Players of the game
They were quick to give a lot of the credit for their success to the defensive line, but it was the players in the Bucs secondary who played the biggest role in this victory. Jermaine Phillips and Phillip Buchanon had game-altering fourth-quarter interceptions, and it was Ronde Barber's tip of a ball in the end zone that led to a third interception. The offense only turned one of those picks into points. But it wasn't so much the points that were scored off those picks that mattered, it was the points that were prevented. Without those three plays the Bucs probably wind up losing this game.
Even Saints coach Sean Payton had to admit afterward the Bucs simply made good plays on all three occasions. Throw in the fact Phillips ranked second on the team with eight tackles and the fact Barber ranked third in tackles with seven and had two other pass breakups, and it's easy to see how this was a game decided largely by the play of the back third of the Bucs defense.
He didn't score a touchdown but rookie return man Clifton Smith did as much for the offense as anyone who did Sunday. Smith had two big returns - a punt return of 42 yards that helped set up a field goal in the first half and a kick return of 34 yards that set up Cadillac Williams' 8-yard touchdown run in the second half. Throw in a couple of other sizeable returns and Smith accounted for 158 total yards, more than any other player in the game outside of quarterbacks.
He didn't fumble either, which was an achievement in itself. Smith has had some trouble there, fumbling the ball once in each of the previous four games, but he proved again in this game he has the goods to be an instant energizer for his offense and a constant trouble spot for opponents.

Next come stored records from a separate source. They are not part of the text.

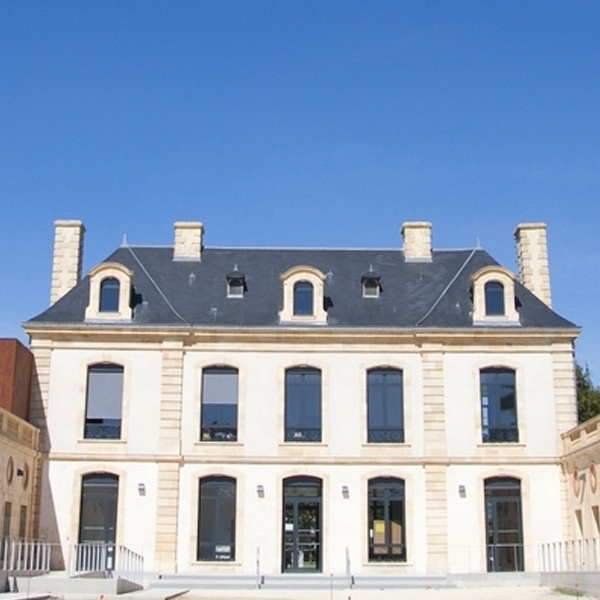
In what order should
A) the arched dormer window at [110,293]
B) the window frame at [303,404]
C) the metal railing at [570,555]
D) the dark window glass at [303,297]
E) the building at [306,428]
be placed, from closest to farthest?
the metal railing at [570,555] < the building at [306,428] < the window frame at [303,404] < the arched dormer window at [110,293] < the dark window glass at [303,297]

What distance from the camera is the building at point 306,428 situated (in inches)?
990

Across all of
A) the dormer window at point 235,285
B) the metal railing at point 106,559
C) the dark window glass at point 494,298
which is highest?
the dormer window at point 235,285

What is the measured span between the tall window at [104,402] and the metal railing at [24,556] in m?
3.15

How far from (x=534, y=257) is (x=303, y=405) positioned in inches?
333

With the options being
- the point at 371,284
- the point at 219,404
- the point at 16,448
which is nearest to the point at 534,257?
the point at 371,284

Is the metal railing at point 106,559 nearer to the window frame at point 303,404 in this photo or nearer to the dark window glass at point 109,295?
the window frame at point 303,404

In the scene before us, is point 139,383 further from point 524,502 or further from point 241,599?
point 524,502

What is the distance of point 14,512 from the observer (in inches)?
920

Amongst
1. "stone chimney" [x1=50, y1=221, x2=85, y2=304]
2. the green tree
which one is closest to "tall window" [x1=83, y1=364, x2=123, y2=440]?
"stone chimney" [x1=50, y1=221, x2=85, y2=304]

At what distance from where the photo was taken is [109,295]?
2686cm

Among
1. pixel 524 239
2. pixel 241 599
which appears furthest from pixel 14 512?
pixel 524 239

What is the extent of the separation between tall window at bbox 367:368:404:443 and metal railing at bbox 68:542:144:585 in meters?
6.76

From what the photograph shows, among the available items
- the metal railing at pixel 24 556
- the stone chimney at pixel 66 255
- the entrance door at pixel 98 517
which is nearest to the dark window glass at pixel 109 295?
the stone chimney at pixel 66 255

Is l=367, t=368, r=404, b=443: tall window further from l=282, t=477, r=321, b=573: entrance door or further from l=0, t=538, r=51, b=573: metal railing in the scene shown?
l=0, t=538, r=51, b=573: metal railing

We're still not sure what's going on with Joey Galloway. He played sparingly again Sunday, spending most of his time on the sideline under a long hooded raincoat. On one of the plays in which he did appear, though, he lined up wide with fellow split end Antonio Bryant on the other side of the field. That combination, dialed up by Gruden, created enough of a distraction to allow Bryant to get open down the seam, where he became the recipient of a 39-yard touchdown pass from Jeff Garcia.

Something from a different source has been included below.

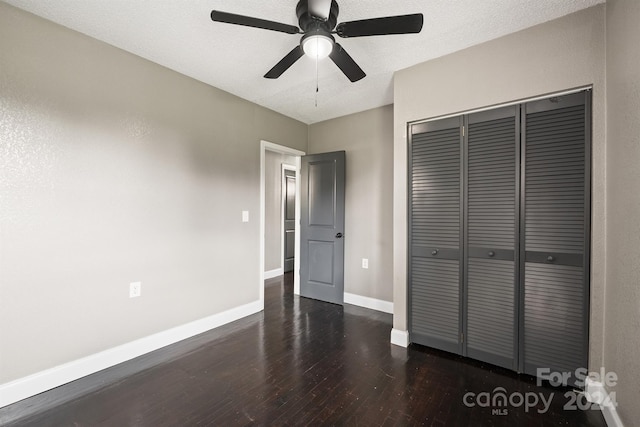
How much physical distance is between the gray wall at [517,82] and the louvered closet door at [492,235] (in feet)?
0.73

After the play, Garcia ran over to the sideline and slapped Gruden on the butt in excitement about the play, which proved two things. The Bucs can successfully take chances deep downfield and they can get Galloway and Bryant on the field at the same time.

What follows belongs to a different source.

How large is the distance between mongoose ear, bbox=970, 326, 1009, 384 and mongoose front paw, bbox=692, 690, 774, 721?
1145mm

The official record will forever show it was Cato June who intercepted Drew Brees in the end zone on a second-and-2 play in the third quarter. Without Ronde Barber, however, June never makes that interception. Barber read the play off the snap and ran stride for stride into the end zone with intended receiver Jeremy Shockey.
Timing his leap perfectly, Barber jumped up just as the ball was reaching Shockey and slapped it away from its intended target and into June's hands. Barber said afterward he still couldn't figure out how he didn't get his other hand up to make the interception himself. In this case he didn't need another hand, he had June's.
Crunching the numbers
This game marked the seventh time this year the Bucs have surrendered the first score. The Bucs, however, are 6-1 in those games. ... The victory was the 100th of Coach Jon Gruden's NFL career. At 45 years, 105 days old, Gruden became the third-youngest head coach to reach 100 NFL wins. Only John Madden and Bill Cowher reached the mark sooner. ... The last time the Bucs were 9-3 after 12 games was in 2002, the year they won the Super Bowl. ... WR Antonio Bryant led the Bucs with three receptions and 63 receiving yards. It was the seventh time this season he's led or tied for the lead in both receptions and receiving yards. ... Cato June's interception was his second as a Buccaneer, while Jermaine Phillips and Phillip Buchanon each recorded their second interception of the season.
DT Jovan Haye went down with a knee injury early in the second quarter and did not return. He spent most of the second half limping around on the sideline. He was replaced by Ryan Sims, who turned in several big plays, including a key pressure of Saints quarterback Drew Brees.
The defense will get all the headlines off this victory, but the offense played just as big a part in it and deserves an equal share of the credit. Led by a ground attack that returned to life and gained an average of 4.4 yards per carry, the Bucs held on to the ball for more than 29 minutes and limited New Orleans' possessions and scoring chances. That was a big part of the Bucs' game plan and they executed it to near perfection.
They still didn't move the ball inside the red zone the way they need to, but in this case that's nitpicking. On a day when the defense and special teams didn't contribute a great deal on the scoreboard, the offense produced enough to beat one of the league's true offensive juggernauts.